### Problem details
Instruction for the data below: set down exactly the lines from the line with "United States, site lebec_CA-33." to the line with "scientific name: Muridae", inclusive, and no others.

### Material supplied
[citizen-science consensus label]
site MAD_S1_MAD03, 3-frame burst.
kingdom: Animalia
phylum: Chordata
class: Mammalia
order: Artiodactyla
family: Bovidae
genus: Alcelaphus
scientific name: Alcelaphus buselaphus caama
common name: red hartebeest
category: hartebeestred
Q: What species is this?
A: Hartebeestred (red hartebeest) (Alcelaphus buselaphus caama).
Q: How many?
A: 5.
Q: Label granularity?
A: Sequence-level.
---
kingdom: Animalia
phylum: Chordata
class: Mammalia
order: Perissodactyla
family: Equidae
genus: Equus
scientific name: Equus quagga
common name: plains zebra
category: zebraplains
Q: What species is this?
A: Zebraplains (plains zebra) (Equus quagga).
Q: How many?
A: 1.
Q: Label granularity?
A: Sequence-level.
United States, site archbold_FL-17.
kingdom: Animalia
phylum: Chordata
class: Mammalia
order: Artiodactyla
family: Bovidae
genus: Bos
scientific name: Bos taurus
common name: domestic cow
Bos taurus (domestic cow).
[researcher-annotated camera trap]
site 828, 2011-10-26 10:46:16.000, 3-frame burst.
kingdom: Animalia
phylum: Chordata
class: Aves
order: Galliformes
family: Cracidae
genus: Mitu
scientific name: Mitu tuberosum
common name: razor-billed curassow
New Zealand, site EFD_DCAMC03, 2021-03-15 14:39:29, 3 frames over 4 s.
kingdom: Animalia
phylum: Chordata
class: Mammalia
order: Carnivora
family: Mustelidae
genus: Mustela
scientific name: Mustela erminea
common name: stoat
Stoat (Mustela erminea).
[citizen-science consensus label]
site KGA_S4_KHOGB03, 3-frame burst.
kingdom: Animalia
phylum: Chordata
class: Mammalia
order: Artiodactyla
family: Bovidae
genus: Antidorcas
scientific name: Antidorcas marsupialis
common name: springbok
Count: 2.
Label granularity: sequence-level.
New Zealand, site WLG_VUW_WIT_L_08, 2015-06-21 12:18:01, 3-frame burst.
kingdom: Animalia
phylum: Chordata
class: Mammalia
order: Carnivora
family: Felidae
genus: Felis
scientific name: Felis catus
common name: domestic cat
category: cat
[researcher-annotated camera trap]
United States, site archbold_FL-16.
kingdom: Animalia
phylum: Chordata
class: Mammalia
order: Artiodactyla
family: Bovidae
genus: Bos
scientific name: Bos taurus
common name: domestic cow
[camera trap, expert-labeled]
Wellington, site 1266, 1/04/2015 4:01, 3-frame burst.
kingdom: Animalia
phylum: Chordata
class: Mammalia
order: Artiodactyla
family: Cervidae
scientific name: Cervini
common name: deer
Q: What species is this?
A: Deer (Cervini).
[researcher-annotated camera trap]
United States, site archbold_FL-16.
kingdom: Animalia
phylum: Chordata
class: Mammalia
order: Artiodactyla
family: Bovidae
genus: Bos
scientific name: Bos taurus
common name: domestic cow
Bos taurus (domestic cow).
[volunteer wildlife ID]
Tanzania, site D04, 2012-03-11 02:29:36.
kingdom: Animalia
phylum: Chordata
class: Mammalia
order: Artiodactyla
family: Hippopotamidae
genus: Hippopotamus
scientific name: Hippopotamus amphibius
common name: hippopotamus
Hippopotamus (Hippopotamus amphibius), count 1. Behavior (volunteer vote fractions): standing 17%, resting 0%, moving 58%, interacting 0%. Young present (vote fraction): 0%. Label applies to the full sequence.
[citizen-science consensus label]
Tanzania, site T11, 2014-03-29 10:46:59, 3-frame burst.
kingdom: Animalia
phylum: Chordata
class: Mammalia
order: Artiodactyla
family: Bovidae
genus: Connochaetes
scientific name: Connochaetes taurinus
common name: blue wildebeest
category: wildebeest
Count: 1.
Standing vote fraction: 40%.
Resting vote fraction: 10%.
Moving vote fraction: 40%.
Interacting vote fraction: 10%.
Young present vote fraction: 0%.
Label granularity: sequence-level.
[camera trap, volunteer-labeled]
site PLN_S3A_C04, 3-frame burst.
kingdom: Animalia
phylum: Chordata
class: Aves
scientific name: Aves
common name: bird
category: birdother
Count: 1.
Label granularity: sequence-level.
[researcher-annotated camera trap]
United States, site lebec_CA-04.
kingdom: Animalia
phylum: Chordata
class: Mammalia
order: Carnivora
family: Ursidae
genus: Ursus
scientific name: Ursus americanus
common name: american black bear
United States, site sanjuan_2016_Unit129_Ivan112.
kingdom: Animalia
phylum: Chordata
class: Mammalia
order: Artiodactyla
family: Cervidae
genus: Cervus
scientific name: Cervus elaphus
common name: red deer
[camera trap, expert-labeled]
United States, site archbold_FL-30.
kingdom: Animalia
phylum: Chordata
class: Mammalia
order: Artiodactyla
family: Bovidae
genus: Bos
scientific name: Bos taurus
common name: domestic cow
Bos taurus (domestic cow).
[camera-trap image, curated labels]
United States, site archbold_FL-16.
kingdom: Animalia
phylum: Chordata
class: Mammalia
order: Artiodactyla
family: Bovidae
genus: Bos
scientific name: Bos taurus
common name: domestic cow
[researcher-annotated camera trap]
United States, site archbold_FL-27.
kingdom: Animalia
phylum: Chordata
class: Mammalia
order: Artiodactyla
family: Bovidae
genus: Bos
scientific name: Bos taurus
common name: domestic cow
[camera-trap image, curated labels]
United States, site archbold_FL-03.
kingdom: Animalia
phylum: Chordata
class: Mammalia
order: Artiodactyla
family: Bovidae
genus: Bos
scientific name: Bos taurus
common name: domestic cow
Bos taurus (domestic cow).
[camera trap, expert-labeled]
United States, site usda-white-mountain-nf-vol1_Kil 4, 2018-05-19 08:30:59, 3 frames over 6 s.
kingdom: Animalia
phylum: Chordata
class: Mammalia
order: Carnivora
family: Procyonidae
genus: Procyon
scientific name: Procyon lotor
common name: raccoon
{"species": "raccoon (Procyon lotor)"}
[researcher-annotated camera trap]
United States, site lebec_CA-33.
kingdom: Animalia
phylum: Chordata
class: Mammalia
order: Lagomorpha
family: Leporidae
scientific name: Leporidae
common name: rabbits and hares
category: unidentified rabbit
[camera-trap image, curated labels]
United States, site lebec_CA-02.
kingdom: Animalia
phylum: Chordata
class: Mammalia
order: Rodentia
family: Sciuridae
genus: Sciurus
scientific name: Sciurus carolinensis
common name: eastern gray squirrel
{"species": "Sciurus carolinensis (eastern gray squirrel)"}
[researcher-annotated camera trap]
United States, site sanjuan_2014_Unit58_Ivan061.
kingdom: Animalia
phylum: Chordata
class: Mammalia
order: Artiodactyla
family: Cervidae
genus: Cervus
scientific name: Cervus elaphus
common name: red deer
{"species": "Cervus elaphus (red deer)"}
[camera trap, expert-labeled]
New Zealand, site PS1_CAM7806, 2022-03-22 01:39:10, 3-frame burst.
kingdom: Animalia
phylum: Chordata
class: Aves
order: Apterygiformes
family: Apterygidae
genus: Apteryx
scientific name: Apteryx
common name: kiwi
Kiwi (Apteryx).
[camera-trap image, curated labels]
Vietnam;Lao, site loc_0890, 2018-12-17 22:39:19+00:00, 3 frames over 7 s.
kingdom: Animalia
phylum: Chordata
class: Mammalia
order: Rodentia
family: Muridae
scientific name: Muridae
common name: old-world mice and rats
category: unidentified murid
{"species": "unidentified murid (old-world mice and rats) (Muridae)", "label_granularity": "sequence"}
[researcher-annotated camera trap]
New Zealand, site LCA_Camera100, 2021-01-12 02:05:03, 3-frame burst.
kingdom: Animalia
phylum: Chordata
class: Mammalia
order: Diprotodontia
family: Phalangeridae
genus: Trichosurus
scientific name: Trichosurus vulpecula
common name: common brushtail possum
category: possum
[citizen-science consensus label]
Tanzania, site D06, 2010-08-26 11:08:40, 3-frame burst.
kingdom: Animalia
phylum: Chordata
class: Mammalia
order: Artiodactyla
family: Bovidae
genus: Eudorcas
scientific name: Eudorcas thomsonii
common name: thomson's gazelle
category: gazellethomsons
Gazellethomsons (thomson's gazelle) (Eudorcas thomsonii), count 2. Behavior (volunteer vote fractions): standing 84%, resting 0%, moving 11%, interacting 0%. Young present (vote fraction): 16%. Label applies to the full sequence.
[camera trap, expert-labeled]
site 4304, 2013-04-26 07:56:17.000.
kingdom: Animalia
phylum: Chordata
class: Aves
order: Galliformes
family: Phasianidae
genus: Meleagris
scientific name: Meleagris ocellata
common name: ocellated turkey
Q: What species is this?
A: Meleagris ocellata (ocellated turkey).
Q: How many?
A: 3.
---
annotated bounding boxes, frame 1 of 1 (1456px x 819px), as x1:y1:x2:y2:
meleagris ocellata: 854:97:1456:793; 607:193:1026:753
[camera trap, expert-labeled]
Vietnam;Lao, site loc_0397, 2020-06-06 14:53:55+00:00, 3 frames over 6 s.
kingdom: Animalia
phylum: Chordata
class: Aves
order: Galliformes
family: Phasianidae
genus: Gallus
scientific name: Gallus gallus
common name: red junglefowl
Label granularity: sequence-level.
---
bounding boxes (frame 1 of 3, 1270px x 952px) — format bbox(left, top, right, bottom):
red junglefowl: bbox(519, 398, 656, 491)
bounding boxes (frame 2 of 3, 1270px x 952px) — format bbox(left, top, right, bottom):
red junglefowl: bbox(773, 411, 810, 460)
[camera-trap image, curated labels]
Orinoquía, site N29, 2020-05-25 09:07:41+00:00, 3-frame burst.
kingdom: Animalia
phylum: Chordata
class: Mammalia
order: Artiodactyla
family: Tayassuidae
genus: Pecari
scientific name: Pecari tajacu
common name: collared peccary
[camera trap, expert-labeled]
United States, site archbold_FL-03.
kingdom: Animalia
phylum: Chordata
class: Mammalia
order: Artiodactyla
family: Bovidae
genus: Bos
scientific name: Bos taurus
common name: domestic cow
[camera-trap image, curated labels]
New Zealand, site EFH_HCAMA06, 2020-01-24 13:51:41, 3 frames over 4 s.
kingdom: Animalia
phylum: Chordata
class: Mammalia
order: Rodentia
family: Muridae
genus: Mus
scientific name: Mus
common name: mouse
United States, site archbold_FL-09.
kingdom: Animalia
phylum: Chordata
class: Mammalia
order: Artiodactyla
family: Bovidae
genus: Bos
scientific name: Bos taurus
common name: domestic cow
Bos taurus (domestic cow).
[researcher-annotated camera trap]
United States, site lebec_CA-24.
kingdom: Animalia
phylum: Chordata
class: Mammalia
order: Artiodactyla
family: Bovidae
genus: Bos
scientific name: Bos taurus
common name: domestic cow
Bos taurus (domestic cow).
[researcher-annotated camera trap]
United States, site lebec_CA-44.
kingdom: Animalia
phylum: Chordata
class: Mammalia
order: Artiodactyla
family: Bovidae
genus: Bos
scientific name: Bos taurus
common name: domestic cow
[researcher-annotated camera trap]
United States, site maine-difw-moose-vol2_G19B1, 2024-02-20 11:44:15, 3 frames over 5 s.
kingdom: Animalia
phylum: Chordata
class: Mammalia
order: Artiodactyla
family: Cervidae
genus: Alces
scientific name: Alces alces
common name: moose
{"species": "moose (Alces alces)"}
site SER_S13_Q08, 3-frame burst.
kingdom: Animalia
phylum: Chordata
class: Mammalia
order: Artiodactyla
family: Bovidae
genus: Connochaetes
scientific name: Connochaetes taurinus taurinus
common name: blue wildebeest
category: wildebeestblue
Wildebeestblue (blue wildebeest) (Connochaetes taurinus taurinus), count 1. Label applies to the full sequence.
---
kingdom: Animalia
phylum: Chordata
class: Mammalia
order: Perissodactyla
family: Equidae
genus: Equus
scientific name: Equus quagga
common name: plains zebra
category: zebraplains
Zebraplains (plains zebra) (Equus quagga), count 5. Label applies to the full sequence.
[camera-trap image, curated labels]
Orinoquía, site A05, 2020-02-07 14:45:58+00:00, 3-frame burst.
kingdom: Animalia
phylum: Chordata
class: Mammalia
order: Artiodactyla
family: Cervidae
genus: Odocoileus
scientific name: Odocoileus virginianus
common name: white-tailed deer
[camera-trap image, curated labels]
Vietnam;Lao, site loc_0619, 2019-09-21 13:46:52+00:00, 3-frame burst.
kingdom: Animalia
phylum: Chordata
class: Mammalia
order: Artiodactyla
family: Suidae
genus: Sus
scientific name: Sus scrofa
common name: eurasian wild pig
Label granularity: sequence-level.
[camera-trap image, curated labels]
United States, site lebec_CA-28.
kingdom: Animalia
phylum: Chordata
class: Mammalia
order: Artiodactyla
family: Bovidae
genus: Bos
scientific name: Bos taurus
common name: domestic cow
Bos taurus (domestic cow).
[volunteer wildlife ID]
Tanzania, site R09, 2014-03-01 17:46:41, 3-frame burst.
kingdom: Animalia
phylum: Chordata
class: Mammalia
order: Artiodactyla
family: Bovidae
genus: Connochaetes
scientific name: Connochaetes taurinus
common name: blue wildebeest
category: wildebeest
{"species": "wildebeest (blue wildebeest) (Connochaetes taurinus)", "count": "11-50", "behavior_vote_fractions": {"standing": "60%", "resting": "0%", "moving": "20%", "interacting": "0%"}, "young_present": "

### Task result
United States, site lebec_CA-33.
kingdom: Animalia
phylum: Chordata
class: Mammalia
order: Lagomorpha
family: Leporidae
scientific name: Leporidae
common name: rabbits and hares
category: unidentified rabbit
[camera-trap image, curated labels]
United States, site lebec_CA-02.
kingdom: Animalia
phylum: Chordata
class: Mammalia
order: Rodentia
family: Sciuridae
genus: Sciurus
scientific name: Sciurus carolinensis
common name: eastern gray squirrel
{"species": "Sciurus carolinensis (eastern gray squirrel)"}
[researcher-annotated camera trap]
United States, site sanjuan_2014_Unit58_Ivan061.
kingdom: Animalia
phylum: Chordata
class: Mammalia
order: Artiodactyla
family: Cervidae
genus: Cervus
scientific name: Cervus elaphus
common name: red deer
{"species": "Cervus elaphus (red deer)"}
[camera trap, expert-labeled]
New Zealand, site PS1_CAM7806, 2022-03-22 01:39:10, 3-frame burst.
kingdom: Animalia
phylum: Chordata
class: Aves
order: Apterygiformes
family: Apterygidae
genus: Apteryx
scientific name: Apteryx
common name: kiwi
Kiwi (Apteryx).
[camera-trap image, curated labels]
Vietnam;Lao, site loc_0890, 2018-12-17 22:39:19+00:00, 3 frames over 7 s.
kingdom: Animalia
phylum: Chordata
class: Mammalia
order: Rodentia
family: Muridae
scientific name: Muridae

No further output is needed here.